Court Opinion

ID: 9938826
Source: CourtListenerOpinion
Date Created: 2024-02-09 19:04:01.251392+00
Date Added: 2024-06-11T13:37:28.139594
License: Public Domain

I concur in the holding in this case, but I am compelled to point out that, in my opinion, this Court adopts a different rule for the admissibility of the opinion evidence in this case from what was adopted in the case of Nash v. Cosby,574 So.2d 700 (Ala. 1990), in which this Court followed the "recent trend . . . toward allowing expert testimony that is based upon medical or hospital or psychological records, even in somecases where those records are not in evidence." (Emphasis added.) As I understand the modern trend as adopted in Nash, it is that an expert's opinion can be based partly on medical, psychological, or hospital reports that are not in evidence, if the reports are of a type customarily relied upon by the expert in the practice of his profession. If the modern trend was not adopted in Nash, in toto, then I do not understand why the Court, in that case, cited favorably a criminal case in the federal system, United States v. Partin, 493 F.2d 750 (5th Cir. 1974), in support of its conclusion.
I agree with the majority that Brackin v. State,417 So.2d 602, 606 (Ala.Crim.App. 1982), specifically noted that the trend of permitting an expert to give an opinion based on reports that are not in evidence *Page 131 
"has not been followed in the courts of this state," and that is one of the reasons I joined in the dissenting opinion filed by Justice Steagall in Nash.
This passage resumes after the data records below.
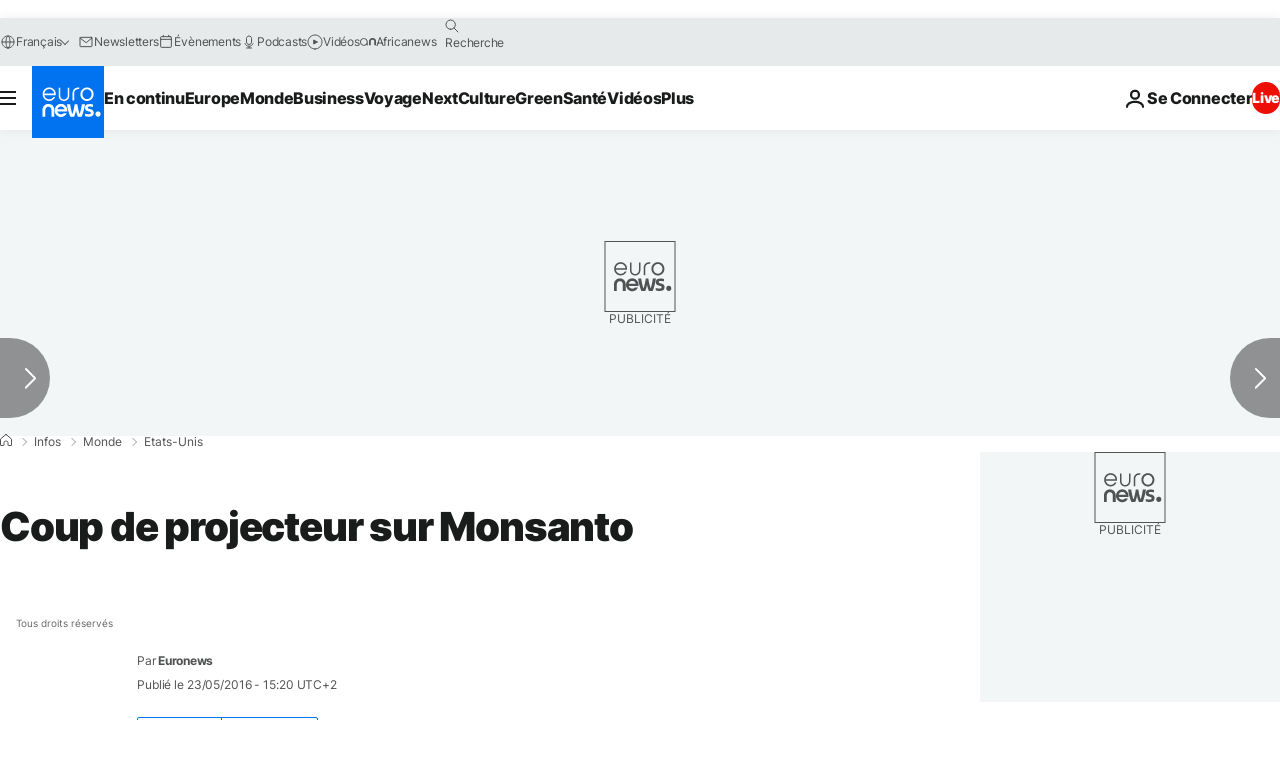

--- FILE ---
content_type: text/javascript; charset=utf-8
request_url: https://fr.euronews.com/build/9e370951617b90f38165-3087.js
body_size: 495
content:
"use strict";(globalThis.webpackChunkeuronews=globalThis.webpackChunkeuronews||[]).push([[3087],{23087:(e,t,i)=>{i.r(t),i.d(t,{default:()=>s});var r=i(32374),o=i(91389),a=i(17523);class s extends r.A{async $init(){await this.loadInitialWidgets()}async $reset(){await this.loadAllWidgets()}async loadInitialWidgets(){const e=o.A.getDomPart(),t=e.querySelectorAll(".widget--type-infogram .widget__contents"),i=e.querySelectorAll(".widget--type-freeform .widget__contents"),r=[this.loadInfoGramWidgetScript(t),this.loadFreeFormWidgetScript(i)];(await Promise.allSettled(r)).forEach((e,t)=>{"rejected"===e.status&&this.logger.error(`Initial widget load failed at index ${t}: ${e.reason}`)})}async loadAllWidgets(){const e=o.A.getDomPart(),t=e.querySelectorAll(".widget--type-flourish"),i=e.querySelectorAll(".widget--type-facebook"),r=e.querySelectorAll(".widget--type-instagram"),a=e.querySelectorAll(".widget--type-infogram .widget__contents"),s=e.querySelectorAll(".widget--type-freeform .widget__contents"),d=[this.loadFlourishWidgetScript(t),this.loadFacebookWidgetScript(i),this.loadInstagramWidgetScript(r),this.loadInfoGramWidgetScript(a),this.loadFreeFormWidgetScript(s)];(await Promise.allSettled(d)).forEach((e,t)=>{"rejected"===e.status&&this.logger.error(`Widget load failed at index ${t}: ${e.reason}`)})}async loadFlourishWidgetScript(e){if(0===e.length)return;await a.A.load("https://public.flourish.studio/resources/embed.js",{id:"flourish-wjs"});document.querySelectorAll(".flourish-embed").forEach(e=>e.classList.remove("flourish-embed")),window.FlourishLoaded=!1}async loadFacebookWidgetScript(e){0!==e.length&&(void 0===window.FB&&await a.A.load("https://connect.facebook.net/en_US/sdk.js#xfbml=1&version=v3.2",{id:"facebook-wjs"}),window.FB?.XFBML.parse())}async loadInstagramWidgetScript(e){0!==e.length&&(void 0===window.instgrm&&await a.A.load("//platform.instagram.com/en_US/embeds.js",{id:"instagram-wjs"}),window.instgrm?.Embeds.process())}async loadInfoGramWidgetScript(e){0!==e.length&&await this.loadWidgetScript(e,"infogram-wjs")}async loadFreeFormWidgetScript(e){0!==e.length&&await this.loadWidgetScript(e,"freeform-wjs")}async loadWidgetScript(e,t){if(0!==e.length)for(const i of e)for(const e of i.children)"SCRIPT"===e.tagName&&await this.processScriptElement(e,t)}async processScriptElement(e,t){const i=document.createElement("script"),r=e.textContent,o=this.determineScriptSrc(e);o||r?(r&&(i.src="data:text/javascript;base64,"+window.btoa(r),document.head.appendChild(i)),o&&await a.A.load(o,{id:t})):this.logger.error("No source URL or content found for script element")}determineScriptSrc(e){return e.getAttribute("src")??e.getAttribute("data-src")??""}}},91389:(e,t,i)=>{i.d(t,{A:()=>o});var r=i(32374);class o extends r.A{$init(){this.logger.debug("Initializing service")}static getDomPart(){let e=document.querySelector("#articlesSwiper > .swiper-wrapper > .swiper-slide-active")||void 0;return void 0===e&&(e=document.querySelector("#gigyaContainer")||void 0),e||document}}}}]);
This Court has appointed an advisory committee that is now studying our proposed rules of evidence, and I hope that the issue presented here will be addressed by the committee so that this Court can establish a rule that will apply in both civil and criminal cases. In that connection, I would point out that, effective January 1, 1991, when the new Alabama Rules of Criminal Procedure go into effect, Rule 19.2(a) provides that "[t]he law of evidence relating to civil actions shall apply to criminal proceedings, except as otherwise provided by law."3
STEAGALL, J., concurs.
3 As a general proposition, it would appear that the modern trend adopted by this Court in Nash would allow experts to testify concerning conclusions they reached, without having all the documents and things they examined introduced into evidence. This would seem to be especially true in the case of expert opinions in cases involving questions of a person's mental condition, because such opinions are usually based on many facts and observations. It would appear to me that if the adverse party is given the right to a searching cross-examination of an expert, then that party could attack the credibility of an expert's opinion, even if the records upon which that opinion is based are not in evidence. Clearly, the adverse party needs an opportunity to show that an expert's opinion is flawed because it is based on information that might not be credible, but the trial court, it seems to me, could control that by requiring, in the appropriate case, the production of the records upon which an opinion is based, if justice so requires. I still think, however, that Alabama had not adopted the modern trend at the time Nash was decided, and I preferred to wait until the advisory committee working on Alabama's proposed rules of evidence completed its work and made its report, so that this Court, after receiving comments from the bench and bar, could adopt a rule that would apply in both criminal and civil cases. See Rule 19.2(a), Ala.R.Crim.P., effective January 1, 1991.